In Linux, there are two kinds of paths. One is the absolute path. The absolute path tells you to look for files from the root directory. A relative path is also called a working directory.

If /usr/local/books is the working directory, then the shell command

cp books books-replica 
Copy the code

This is the relative path, and this is the relative path

cp /usr/local/books/books /usr/local/books/books-replica
Copy the code

Is the absolute path.

It is common in Linux for one user to use another user’s file or to use files in the file tree structure. Two users share the same file. The file is located in the directory structure of one user. When the other user needs to use the file, the other user must use the absolute path to refer to it. If the absolute path is long, it becomes cumbersome to type each time, so Linux provides a link mechanism.

For example, here’s a diagram before you use links

As shown above, for example, there are two working accounts Jianshe and Cxuan, and Jianshe wants to use the A directory under cxuan’s account, then it might enter /usr/cxuan/A, which is A kind of diagram without using the link.

The following diagram shows the use of the link

Jianshe can now create a link to use the directory under CXuan. ‘

When a directory is created, two directory entries are created at the same time. And.. , the former represents the working directory itself, the latter represents the parent directory of the directory, that is, the directory where the directory is located. In this way, the directory in cXuan is accessed from /usr/jianshe. /cxuan/xxx

The Linux file system is disk-neutral. What does that mean? In general, file systems on one disk are kept separate from each other. If a file system directory wants to access a file system on another disk, you can do this in Windows.

The two file systems are on separate disks and remain independent of each other.

In Linux, where there is mounting support, which allows one disk to be mounted on another disk, the relationship would look like this

Once mounted, the two file systems no longer need to care which disk the file systems are on; the two file systems are visible to each other.

Another feature of the Linux file system is locking. In some applications, two or more processes may use the same file at the same time, which may result in race conditions. One solution is to lock it with different granularity, just to prevent a process from modifying only one row and making the entire file unusable.

POSIX provides a flexible locking mechanism with different levels of granularity, allowing a process to lock a byte or an entire file with a single indivisible operation. The locking mechanism requires the process trying to lock to specify the file it wants to lock, the starting location, and the number of bytes it wants to lock

Linux provides two types of locks: shared locks and mutex locks. If a part of the file already has a shared lock, then adding an exclusive lock will not succeed. If a part of the file system is already a mutex, then any locking before the mutex is removed will not succeed. For the lock to succeed, all bytes of the part that requested the lock must be available.

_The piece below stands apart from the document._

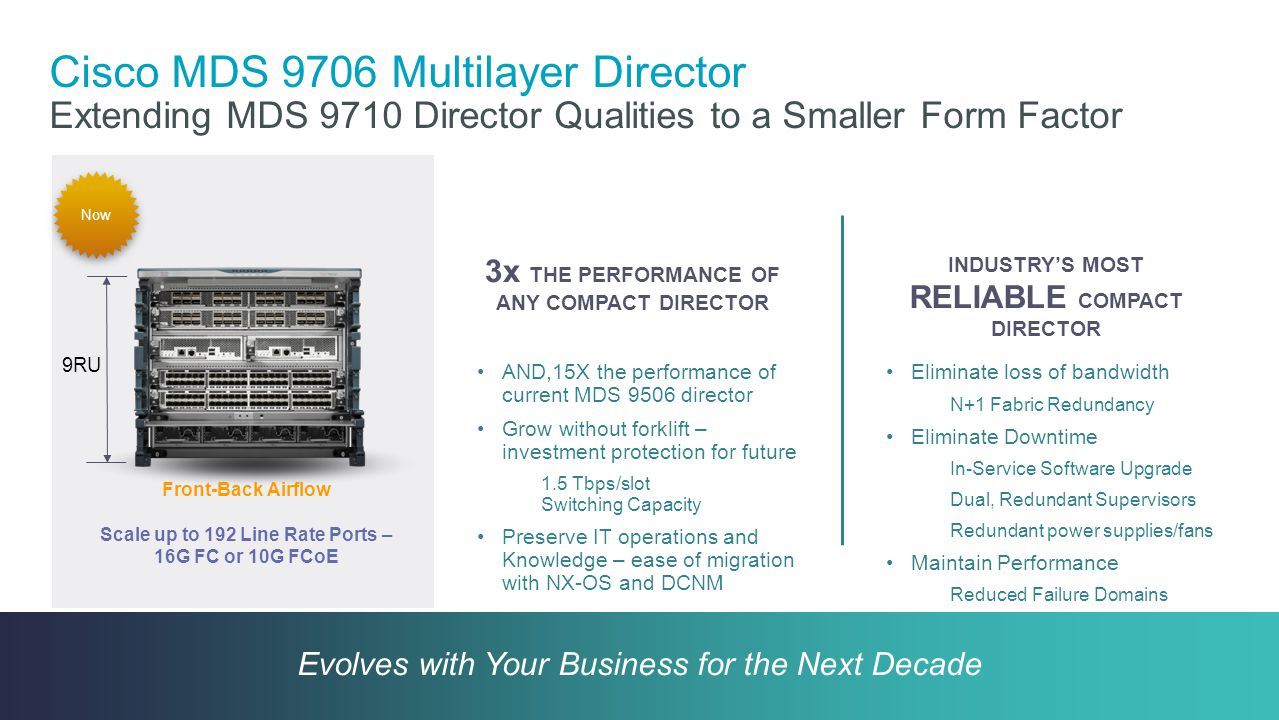 Cisco MDS 9706 Multilayer Director Extending MDS 9710 Director Qualities to a Smaller Form Factor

In the locking phase, the process needs to design the situation after the failure of locking, that is, to determine whether to choose blocking after the failure of locking, if the choice of blocking, then when the lock in the locked process is removed, the process will unblock and replace the lock. If the process chooses non-blocking, the lock is not replaced, and is immediately returned from the system call with a status code indicating success, and the process chooses the next time to try again.

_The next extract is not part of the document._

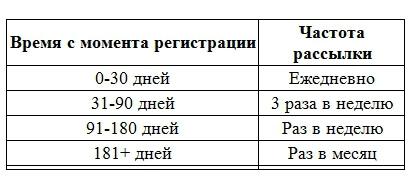 Таблица Время с момента регистрации и Частота рассылки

Lock areas can be overlapped. Next we demonstrate locking areas for three different conditions.

As shown in the figure above, A’s shared lock is locked from byte 4 to byte 8

As shown in the figure above, the process has shared locks on both A and B, where 6-8 bytes are overlapping locks

As shown in the figure above, processes A, B, and C have shared locks, so bytes 6 and 7 are shared locks.

If A process attempts to lock the area at the sixth byte, the setting fails and blocks. Since the area is locked by A, B and C, the process cannot lock the area until A, B and C release the lock.

Linux file system calls

Many system calls are related to files and file systems. Let’s first look at system calls to individual files, then to entire directories and files.

To create a new file, the creat method is used, noting that there is no E.

As a side note, Ken Thompson, the founder of UNIX, was once asked what he would do if he had the chance to rewrite UNIX. He replied that he would change creat to CREATE.

The two arguments to this system call are the file name and the protection mode

fd = creat("aaa",mode);
Copy the code

This creates a file named aaa and sets the protection bit for the file according to mode. These bits determine which users are likely to access the file and how.

The creat system call not only creates a file named AAA, it also opens the file. To allow subsequent system calls to access the file, the CREat system call returns a non-negative integer, which is called the file descriptor, which is the fd above.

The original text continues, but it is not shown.